Like many other uncommissioned works, the subject of this painting has been interpreted in various ways and it has borne several descriptive titles. The woman reading the letter has been thought to
be a portrait. One critic even suggested that she was the Duchess of Alba (who had died many years before the painting was made), and that she is represented with washerwomen in the background to
illustrate a theme of 'Industry and Idleness'.

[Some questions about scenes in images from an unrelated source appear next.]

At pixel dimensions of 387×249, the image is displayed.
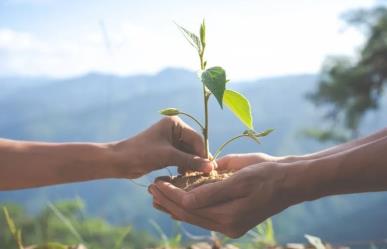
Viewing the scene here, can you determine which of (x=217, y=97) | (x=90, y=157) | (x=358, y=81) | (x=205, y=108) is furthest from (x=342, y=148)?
(x=358, y=81)

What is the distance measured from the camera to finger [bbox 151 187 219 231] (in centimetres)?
104

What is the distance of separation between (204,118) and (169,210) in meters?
0.22

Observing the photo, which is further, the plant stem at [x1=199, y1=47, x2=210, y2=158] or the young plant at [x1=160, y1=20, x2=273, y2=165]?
the plant stem at [x1=199, y1=47, x2=210, y2=158]

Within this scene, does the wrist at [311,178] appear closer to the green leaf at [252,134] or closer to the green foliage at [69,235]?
the green leaf at [252,134]

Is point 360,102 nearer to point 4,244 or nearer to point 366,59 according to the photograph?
point 366,59

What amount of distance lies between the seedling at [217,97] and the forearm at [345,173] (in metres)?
0.20

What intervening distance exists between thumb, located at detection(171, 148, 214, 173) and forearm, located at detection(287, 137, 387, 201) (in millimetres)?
305

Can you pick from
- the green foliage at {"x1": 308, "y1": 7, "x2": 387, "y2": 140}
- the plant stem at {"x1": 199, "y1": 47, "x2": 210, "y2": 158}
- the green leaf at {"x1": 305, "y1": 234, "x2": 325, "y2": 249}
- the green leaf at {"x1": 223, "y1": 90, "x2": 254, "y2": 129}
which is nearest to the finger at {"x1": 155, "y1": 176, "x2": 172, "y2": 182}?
the plant stem at {"x1": 199, "y1": 47, "x2": 210, "y2": 158}

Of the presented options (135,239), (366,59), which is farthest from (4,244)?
(366,59)

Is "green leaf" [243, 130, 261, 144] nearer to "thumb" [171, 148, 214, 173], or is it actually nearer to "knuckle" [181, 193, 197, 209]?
"thumb" [171, 148, 214, 173]

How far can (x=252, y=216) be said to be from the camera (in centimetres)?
99

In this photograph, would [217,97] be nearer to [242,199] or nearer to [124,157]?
[242,199]

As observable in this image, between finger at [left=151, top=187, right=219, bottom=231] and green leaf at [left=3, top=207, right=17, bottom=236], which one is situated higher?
finger at [left=151, top=187, right=219, bottom=231]

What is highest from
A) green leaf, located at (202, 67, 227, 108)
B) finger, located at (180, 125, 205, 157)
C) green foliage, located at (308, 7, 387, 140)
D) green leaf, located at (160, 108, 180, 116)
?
green leaf, located at (202, 67, 227, 108)
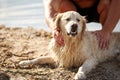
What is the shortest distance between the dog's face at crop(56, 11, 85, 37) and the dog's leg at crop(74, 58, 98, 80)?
0.38 meters

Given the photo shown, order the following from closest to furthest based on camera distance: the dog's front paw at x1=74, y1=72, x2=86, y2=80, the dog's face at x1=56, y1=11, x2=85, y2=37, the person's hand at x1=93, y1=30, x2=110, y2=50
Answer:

It has also been suggested that Goya intended this painting as a pendant to Time and the Old Women. The two canvases are almost exactly the same size,
were acquired for the Musee des Beaux-Arts, Lille, at the same time and have the same provenance. But there seems to be no obvious connection between the subjects of the two paintings and Time and
the O/d Women, which is known to have been in Goya's possession in 1812, is almost certainly a slightly earlier work. There is, in fact, little reason to doubt that the woman reading a letter,
standing with her companion and a dog in front of a group of washer-women, is a genre subject like the earlier tapestry cartoons and other decorative paintings. But the composition is less contrived
and, as in many-other works, chiefly the uncommissioned ones, it appears to be based on a scene that the artist had witnessed and recorded on the spot or from memory. This was one of four paintings
by Goya in the collection of King Louis Philippe which had been obtained in Madrid from Goya's son. It was sold at Christie's, London, in 1853 for £21.